If an ad for a consumer deposit states a rate, it must be stated as an annual percentage yield. The term “APY” may be used if the phrase, “annual percentage yield” is used at least once in the ad, including in the footnotes/mouseprint. An interest rate may be stated if it is used in conjunction with the APY to which it relates; no other rate of return may be used.
We will often see a simple interest rate disclosed but not an APY; this is especially true in ads for tiered-rate accounts. If you state an APY for a tiered-rate account, you must state the APY for each tier and state the minimum balance for each tier with equal prominence and in close proximity to the corresponding APY. Now, you may highlight one APY in the body of the ad and state the other APYs in the footnotes as long as each APY is stated and the minimum balance is stated with equal prominence and in close proximity to the APY to which it corresponds.
Another common mistake we see with tiered-rate accounts is how the APY is stated on accounts that use tiering method B. Method B is where interest is paid on the balance amount within each tier instead of being paid on the full balance based on the tier in which the total balance falls. Because you do not know how much a consumer will have in their account and the APY they will earn will vary depending on the account balance, you will need to disclose an APY range for each tier (except the bottom tier) determined by calculating the APY for the minimum and maximum balances within each tier. We often see ads that include only the interest rate for each tier and then the APY for one tier, usually tier with the highest APY. Or, we will see ads where the APY for each tier will be determined individually, without regard to the balance in other tiers.

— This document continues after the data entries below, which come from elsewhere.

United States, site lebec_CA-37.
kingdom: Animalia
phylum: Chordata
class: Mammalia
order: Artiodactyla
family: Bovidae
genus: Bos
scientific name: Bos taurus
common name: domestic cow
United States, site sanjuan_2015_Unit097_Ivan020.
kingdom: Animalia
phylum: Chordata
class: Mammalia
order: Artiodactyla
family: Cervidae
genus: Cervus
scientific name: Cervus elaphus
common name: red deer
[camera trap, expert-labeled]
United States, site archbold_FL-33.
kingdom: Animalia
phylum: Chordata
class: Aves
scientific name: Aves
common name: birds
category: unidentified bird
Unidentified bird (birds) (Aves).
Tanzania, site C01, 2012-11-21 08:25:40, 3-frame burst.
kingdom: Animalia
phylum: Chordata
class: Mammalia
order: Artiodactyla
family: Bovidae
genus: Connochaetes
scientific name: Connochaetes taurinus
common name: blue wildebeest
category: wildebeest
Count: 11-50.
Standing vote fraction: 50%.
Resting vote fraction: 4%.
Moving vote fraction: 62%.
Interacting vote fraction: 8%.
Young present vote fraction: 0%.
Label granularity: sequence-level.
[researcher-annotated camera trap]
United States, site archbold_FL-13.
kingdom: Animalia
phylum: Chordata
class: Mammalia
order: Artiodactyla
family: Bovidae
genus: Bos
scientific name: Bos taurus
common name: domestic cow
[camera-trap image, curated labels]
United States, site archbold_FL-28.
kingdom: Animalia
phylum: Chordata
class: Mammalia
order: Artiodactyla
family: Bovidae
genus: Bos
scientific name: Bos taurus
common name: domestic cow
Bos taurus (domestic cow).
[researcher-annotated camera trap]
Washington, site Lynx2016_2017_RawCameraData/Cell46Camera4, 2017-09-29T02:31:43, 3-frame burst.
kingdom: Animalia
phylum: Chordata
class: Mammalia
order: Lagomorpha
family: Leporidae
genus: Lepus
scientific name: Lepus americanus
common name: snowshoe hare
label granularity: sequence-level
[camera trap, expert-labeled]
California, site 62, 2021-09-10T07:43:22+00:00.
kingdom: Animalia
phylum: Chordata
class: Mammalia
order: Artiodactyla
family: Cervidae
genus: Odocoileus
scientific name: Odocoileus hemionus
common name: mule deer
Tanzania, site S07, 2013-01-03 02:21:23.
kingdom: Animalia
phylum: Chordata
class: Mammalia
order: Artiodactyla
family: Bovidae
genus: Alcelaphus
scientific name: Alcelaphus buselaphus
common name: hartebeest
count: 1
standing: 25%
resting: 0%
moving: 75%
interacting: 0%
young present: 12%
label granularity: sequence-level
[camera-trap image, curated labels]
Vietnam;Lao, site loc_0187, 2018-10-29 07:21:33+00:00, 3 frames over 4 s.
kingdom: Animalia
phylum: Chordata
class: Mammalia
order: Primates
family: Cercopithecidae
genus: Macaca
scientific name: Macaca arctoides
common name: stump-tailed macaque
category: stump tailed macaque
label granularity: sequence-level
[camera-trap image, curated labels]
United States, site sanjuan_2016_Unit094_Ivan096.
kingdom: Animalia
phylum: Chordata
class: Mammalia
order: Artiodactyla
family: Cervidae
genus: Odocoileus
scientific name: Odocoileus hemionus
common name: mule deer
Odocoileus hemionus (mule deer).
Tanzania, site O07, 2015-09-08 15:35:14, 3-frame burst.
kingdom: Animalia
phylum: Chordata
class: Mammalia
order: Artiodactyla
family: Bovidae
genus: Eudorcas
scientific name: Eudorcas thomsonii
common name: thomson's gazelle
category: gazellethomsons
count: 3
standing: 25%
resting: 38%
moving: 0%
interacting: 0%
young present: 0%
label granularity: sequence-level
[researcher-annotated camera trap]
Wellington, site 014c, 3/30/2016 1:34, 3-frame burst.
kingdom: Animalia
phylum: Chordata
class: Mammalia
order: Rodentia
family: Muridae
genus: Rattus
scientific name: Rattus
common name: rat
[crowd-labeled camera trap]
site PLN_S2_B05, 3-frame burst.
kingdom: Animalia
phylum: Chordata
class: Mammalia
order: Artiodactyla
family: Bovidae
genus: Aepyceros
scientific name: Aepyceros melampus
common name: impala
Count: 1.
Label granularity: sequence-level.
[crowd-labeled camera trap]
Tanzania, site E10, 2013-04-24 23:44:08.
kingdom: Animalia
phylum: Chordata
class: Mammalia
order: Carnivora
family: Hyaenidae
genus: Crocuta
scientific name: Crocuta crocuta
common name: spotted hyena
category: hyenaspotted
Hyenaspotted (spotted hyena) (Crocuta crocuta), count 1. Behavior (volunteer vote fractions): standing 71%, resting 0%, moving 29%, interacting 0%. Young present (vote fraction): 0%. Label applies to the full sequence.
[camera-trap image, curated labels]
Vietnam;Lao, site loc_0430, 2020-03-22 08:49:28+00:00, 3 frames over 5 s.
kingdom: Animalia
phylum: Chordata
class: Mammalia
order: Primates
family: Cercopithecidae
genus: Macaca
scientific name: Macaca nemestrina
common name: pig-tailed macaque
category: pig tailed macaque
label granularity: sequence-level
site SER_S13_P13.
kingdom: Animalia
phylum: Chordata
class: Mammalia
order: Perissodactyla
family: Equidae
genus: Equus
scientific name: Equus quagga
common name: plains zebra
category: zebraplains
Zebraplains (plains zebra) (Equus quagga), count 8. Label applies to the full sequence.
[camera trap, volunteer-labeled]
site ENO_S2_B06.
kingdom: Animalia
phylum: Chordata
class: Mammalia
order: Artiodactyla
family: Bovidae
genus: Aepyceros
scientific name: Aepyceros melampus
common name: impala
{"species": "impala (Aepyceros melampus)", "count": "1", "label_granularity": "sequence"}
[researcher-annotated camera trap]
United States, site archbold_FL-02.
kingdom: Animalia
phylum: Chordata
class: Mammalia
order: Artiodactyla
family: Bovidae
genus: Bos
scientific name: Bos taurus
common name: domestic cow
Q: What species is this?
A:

Ads for variable-rate consumer deposits must include a statement the rate may change after the account is opened. For ads where there is a fixed-rate promotional period, the ad may state that the rate may change after the promotional period ends. We see many ads that state the “rate subject to change.” This is not sufficient; the regulation requires that you state the rate may change after consummation.
When stating an APY, you must round it to the nearest one-hundredth of a percent and round to two decimal places. The regulation provides that account disclosures may express an interest rate in more than two decimal places but it does not have a similar provision for advertisements. We often will see ads where the interest rate/APY is stated as a whole percent or one-tenth of one percent.
A “mistake” that we often see isn’t really described in any regulation but is instead based on regulator feedback. Examiners have indicated that when “free” is used to describe an account or account service, such as a debit card, and overdraft/returned item fees may apply, the ad should state that overdraft/returned item fees may apply.
We see many ads that indicate that there is a fee for excessive transactions. Ads that only indicate that there a fee for transactions in excess of Regulation D’s limits for savings deposits are misleading if the account is subject to account closure and/or suspension of transaction capability.
Another issue we often see is with the Member FDIC. Many ads are using the incorrect logo for the FDIC. The correct symbol, in 12 CFR § 328.3, is the portion of the FDIC’s Official Sign (the black and gold teller window sign/sticker) consisting of “FDIC” and the two lines of smaller type above and below “FDIC.” Essentially, that is everything to the right of the two curved lines and stars. If the two lines of text above and below the “FDIC” are indistinct and illegible, you may drop the two lines but the FDIC must be clearly legible. We see a lot of banks that use the FDIC’s business logo with the seal inside of the C. You can see both logos on the FDIC’s Rules and Regulations page. The wrong logo is in the blue banner at the top of the page and the correct logo is found in § 328.1.